The problem with that approach is that you can’t do hybridization with fossils, and those are really some of the most contentious (and interesting) stuff anyway. For example, what do we do with Archaeopteryx and the bird/dinosaur connection? For a really good answer, creationists would want to know how many dinosaur and bird baramins there are, but if you can’t figure out the dinosaur baramins, you would have to try a different approach altogether. So I wanted to figure out how to apply baramin-thinking to the fossil record.
By 2009, I felt I had a good system worked out, and I had written software to automate it. That led to other creationists trying out the process on the critters they were interested in, which was quite gratifying. When the Ardipithecus papers appeared, I began to think again that it was time to revisit human origins, particularly by looking at the fossil record. About the same time, the journal of the American Scientific Affiliation, Perspectives on Science and the Christian Faith, published a set of articles that largely advocated abandoning the historical view of Adam and Eve and instead adopt a sort of theistic evolution perspective (one paper argued for keeping a sort of “historical Adam” without keeping the details of the Genesis narratives about him). Those papers set off a firestorm of controversy, with a Christianity Today cover story, an NPR feature, and a lots of accusations at Calvin College. The “historical Adam” controversy continues to this day.
So the time was ripe, and I put out my first paper in Answers Research Journal on human origins. To my relief and excitement, I found that baraminology did indeed work on humans: I could categorize fossils as human or nonhuman, even though there was supposed to be a nice series of fossils showing the gradual evolution of humans from nonhuman ancestors. My work revealed instead that they grouped in clusters, one of which included modern humans (Homo sapiens). To my surprise, the human kind included things that other creationists didn’t think were human, including the newly-discovered Australopithecus sediba. That result annoyed me, but I figured if that’s what the methods and data are showing, then that’s it.
That paper set off its own little firestorm among other creationists.
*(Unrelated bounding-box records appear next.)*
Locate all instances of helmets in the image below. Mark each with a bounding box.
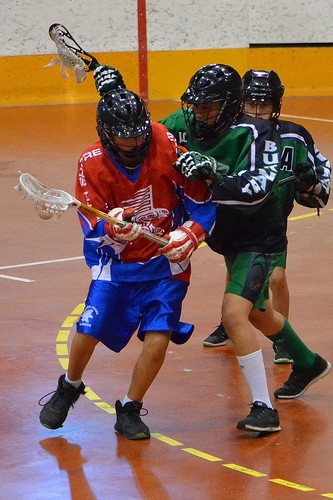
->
[240,69,284,118]
[96,87,153,167]
[179,63,245,142]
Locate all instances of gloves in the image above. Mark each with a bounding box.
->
[93,65,127,96]
[158,220,207,267]
[105,207,144,244]
[175,151,231,183]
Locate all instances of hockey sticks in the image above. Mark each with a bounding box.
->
[278,175,295,184]
[49,24,212,187]
[18,173,171,246]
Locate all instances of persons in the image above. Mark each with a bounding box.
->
[92,64,332,433]
[39,87,218,440]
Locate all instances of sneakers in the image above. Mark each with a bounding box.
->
[235,401,282,432]
[203,323,231,347]
[113,397,153,440]
[38,374,86,430]
[273,353,331,399]
[272,342,293,363]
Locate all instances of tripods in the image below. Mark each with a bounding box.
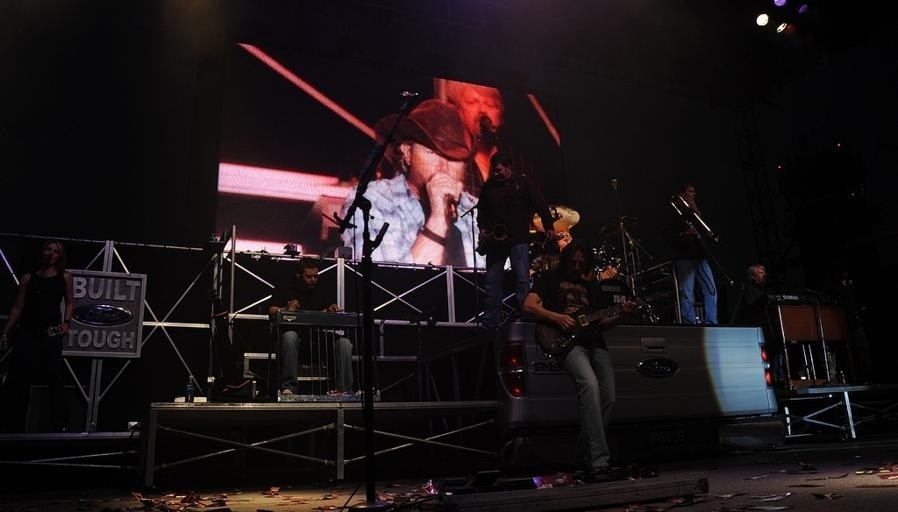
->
[617,220,660,325]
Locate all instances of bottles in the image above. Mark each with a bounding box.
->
[185,375,194,403]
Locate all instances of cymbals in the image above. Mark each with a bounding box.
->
[533,204,581,235]
[616,216,638,227]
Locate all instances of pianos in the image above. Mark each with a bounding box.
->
[270,308,381,402]
[766,293,847,391]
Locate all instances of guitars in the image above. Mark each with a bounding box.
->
[536,300,657,354]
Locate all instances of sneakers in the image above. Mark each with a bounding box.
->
[574,455,637,482]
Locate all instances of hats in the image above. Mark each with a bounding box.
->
[376,99,476,160]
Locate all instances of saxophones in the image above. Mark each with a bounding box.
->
[668,196,720,243]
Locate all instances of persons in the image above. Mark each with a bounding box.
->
[742,265,785,364]
[673,183,719,324]
[523,245,617,483]
[342,99,514,271]
[269,257,354,395]
[476,152,555,324]
[0,240,75,434]
[439,80,504,193]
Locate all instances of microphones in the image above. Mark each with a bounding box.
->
[447,199,458,223]
[611,178,618,192]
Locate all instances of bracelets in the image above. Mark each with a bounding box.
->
[1,333,6,337]
[64,320,70,328]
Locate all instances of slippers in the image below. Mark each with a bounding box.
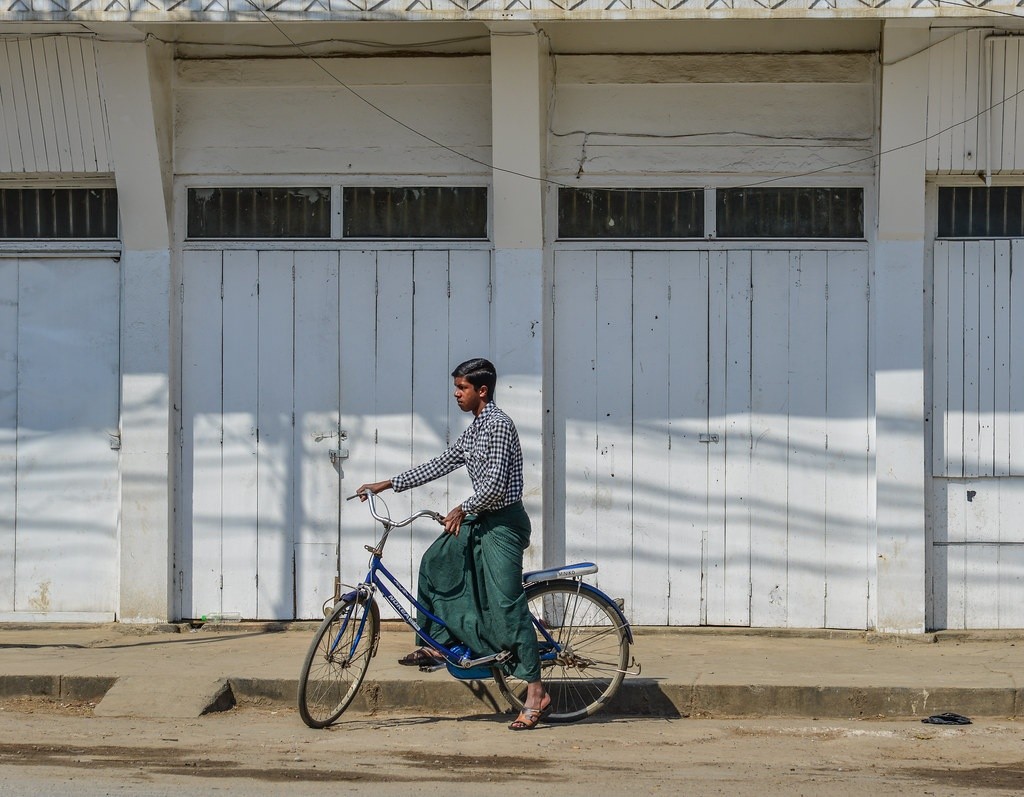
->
[398,647,446,666]
[507,699,553,730]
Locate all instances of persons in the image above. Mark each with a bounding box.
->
[350,356,550,735]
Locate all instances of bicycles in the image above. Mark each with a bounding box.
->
[296,488,644,730]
I quickly discovered that I could say just about anything about beetles or flowers or armadillos, and no one cared. But every creationist has an opinion about human origins, and everyone is ready and willing to share their opinions, whether or not they’re well-informed.
With all the misinterpretations and heated accusations flying around my paper, I began to long for a clearinghouse for reliable, informed perspectives on human origins. I wanted something that would address research on fossils and genomes and the Bible, and something that could cut through the cacophony of less helpful claims. I also wanted something that people could actually understand, unlike most of my technical work.
I hope that’s what this website will become: Reliable, informed, and understandable. Most importantly, Human Genesis should be a guide for the confused. If you’re not quite sure what to think about creationist claims about hominins or human genetics, I hope Human Genesis will help. I also want Human Genesis to be a synthesis of all the disparate facets of human origins. How does the human genome relate to Noah’s Ark? What does Homo naledi have to do the Garden of Eden? How do all these different puzzle pieces fit together? Human Genesis should be a place where we can put together the grand story of the human history.
Human Genesis will be part blog and part website. On the blog, we’ll try to cover the most recent updates and headlines, but the webpages will be updated less regularly as new research is synthesized into the creationist understanding of human origins. The blog will be more “shoot from the hip,” while the webpages will take careful aim at a subject.
The most important message I want you to understand is that exploring human origins is an ongoing quest. Even though creationists recognize “In the beginning God created,” that doesn’t translate to a perfect understanding of genetics or the fossil record or even of the biblical revelation. That’s why Human Genesis is a website and not a book. The content here will change as we make progress in our quest to understand our own origins. I hope you’ll be as captivated by the thrill of discovery as I am.